Retirees must keep a close eye on the bi-partisan commission President Obama recently created to lower the federal budget deficit. Many in Washington are urging the panel to recommend changes in Social Security as a way to reduce the debt.
If the commission takes a thorough and honest look at Social Security, it will see one of our nation's greatest success stories. Social Security has helped generations of retirees stay out of poverty.
Policymakers need to understand that our jobs crisis is also a retirement crisis, as too many men and women now find themselves without a pension or retiree health care. The collapse of housing values and the stock market plunge have combined to gut the retirement savings of Americans of all ages. For over 25 percent of retirees, Social Security is their only source of income. With an average monthly benefit of only $1,164, this is a tenuous lifeline for many seniors.
This commission needs to be honest about the tax and spending choices that led to these large deficits. For example, since 1983, American workers have paid enough Social Security payroll taxes to accumulate a $2.5 trillion surplus in the Social Security Trust Fund. But between 2001 and 2006, Washington gave away $2.48 trillion in tax cuts.

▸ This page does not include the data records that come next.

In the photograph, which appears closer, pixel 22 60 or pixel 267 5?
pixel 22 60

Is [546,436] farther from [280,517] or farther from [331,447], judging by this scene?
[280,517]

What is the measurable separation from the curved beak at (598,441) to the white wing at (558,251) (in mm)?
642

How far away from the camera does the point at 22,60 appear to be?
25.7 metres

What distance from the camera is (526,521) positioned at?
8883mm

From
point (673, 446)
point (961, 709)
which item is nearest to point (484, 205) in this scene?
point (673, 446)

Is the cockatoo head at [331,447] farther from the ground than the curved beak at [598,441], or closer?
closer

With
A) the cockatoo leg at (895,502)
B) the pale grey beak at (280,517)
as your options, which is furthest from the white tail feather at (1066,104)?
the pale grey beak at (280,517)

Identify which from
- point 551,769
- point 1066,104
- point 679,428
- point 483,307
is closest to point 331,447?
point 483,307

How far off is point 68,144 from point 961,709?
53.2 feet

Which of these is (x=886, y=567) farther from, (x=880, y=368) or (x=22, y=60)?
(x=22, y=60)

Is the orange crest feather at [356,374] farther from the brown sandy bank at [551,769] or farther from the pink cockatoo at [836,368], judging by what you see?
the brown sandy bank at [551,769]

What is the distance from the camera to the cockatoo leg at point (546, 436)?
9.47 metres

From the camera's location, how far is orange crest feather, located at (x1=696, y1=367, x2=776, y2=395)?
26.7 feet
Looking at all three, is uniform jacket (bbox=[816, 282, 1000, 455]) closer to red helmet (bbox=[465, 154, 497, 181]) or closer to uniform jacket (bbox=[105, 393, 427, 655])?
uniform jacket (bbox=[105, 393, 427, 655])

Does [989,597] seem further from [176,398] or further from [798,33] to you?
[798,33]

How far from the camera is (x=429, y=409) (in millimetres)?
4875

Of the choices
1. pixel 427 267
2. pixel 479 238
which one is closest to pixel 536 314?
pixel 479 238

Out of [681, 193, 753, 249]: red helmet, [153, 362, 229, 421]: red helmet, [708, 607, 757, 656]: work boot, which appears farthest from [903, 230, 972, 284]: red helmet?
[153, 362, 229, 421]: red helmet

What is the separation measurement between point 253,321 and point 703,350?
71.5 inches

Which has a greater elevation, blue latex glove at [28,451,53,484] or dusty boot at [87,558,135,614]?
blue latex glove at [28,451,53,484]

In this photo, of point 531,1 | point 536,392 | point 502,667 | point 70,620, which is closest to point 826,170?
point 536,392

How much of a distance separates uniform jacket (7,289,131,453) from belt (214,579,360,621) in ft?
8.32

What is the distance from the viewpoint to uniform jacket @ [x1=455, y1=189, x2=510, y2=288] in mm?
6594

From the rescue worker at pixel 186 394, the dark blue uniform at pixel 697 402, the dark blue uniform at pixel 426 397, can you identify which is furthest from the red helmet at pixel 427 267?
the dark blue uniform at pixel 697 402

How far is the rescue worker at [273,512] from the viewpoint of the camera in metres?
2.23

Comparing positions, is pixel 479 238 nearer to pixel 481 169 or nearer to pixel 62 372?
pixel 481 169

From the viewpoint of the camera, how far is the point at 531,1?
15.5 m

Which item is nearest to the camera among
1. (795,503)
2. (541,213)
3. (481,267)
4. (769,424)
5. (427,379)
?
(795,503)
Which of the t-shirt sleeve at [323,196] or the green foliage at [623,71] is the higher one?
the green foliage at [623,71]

Retirees worry about our children and grandchildren in these difficult times. The Congressional Budget Office says that Social Security can make its payments in full through 2043. So how do we help future retirees? First, raise the cap on Social Security payroll taxes for the wealthiest Americans. Second, put people back to work in good jobs. The more Americans that have good, middle-class jobs, the more that will retire with security and stability.

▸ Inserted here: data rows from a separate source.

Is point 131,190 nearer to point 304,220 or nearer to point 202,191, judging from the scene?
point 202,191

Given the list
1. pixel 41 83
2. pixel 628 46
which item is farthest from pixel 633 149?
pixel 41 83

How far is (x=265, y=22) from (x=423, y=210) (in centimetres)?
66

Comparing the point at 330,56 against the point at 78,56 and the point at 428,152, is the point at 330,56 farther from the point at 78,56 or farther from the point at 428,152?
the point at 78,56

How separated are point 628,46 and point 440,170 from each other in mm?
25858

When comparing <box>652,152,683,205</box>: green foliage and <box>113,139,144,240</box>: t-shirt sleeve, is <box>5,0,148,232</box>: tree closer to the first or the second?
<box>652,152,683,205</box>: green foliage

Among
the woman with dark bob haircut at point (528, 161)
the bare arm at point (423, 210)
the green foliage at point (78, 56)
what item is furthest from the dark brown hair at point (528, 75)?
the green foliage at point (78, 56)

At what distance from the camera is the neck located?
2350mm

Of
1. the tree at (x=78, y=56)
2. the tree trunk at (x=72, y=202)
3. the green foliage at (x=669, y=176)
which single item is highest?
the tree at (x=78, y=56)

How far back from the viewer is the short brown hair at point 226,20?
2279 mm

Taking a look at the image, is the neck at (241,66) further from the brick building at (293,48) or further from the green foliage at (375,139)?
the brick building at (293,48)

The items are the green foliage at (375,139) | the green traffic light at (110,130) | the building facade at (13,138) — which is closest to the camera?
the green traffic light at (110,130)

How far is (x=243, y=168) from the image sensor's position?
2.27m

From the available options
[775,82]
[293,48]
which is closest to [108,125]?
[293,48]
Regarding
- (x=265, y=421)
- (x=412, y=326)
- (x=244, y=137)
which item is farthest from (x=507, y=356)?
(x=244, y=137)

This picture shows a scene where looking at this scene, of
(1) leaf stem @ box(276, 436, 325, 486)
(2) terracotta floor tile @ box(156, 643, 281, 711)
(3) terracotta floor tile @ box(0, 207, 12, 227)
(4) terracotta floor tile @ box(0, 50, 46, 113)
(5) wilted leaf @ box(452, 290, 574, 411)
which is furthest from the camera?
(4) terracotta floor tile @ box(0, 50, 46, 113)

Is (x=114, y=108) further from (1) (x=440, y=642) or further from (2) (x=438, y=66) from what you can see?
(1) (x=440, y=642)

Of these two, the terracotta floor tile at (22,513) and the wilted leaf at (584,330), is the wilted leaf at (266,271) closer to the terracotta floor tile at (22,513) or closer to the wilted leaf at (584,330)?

I am concerned about the objectivity of commission and its co-chair Alan K. Simpson. As a Senator, Simpson referred to older Americans as "greedy geezers" and wanted to lower Social Security benefits by changing the statistical formula used to calculate Cost-of-Living Adjustments.
Moreover, the six panel members named by the House Republican leadership - Senators Tom Coburn, Mike Crapo, and Judd Gregg and Representatives Dave Camp, Jeb Hensarling, and Paul Ryan - combine to average a 6.5 percent lifetime rating on the Alliance for Retired Americans scorecard of key congressional votes on Social Security, Medicare, and other issues affecting retirement security.
Throughout the health care debate, seniors faced a steady barrage of lies and scare tactics from opponents of reform. Now, in an election year in which Social Security will be prominent in the public debate, it will be more important than ever for retirees to be politically savvy. With so much misinformation on the television and the internet, we must be able to separate fact from fiction.
Seniors do not want these budget deficits to be the legacy we leave behind to our children and grandchildren. Working together, we can help build a better life for current and future retirees.
Barbara J. Easterling is President of the 4 million-member Alliance for Retired Americans. She is the former Secretary-Treasurer of the Communications Workers of America.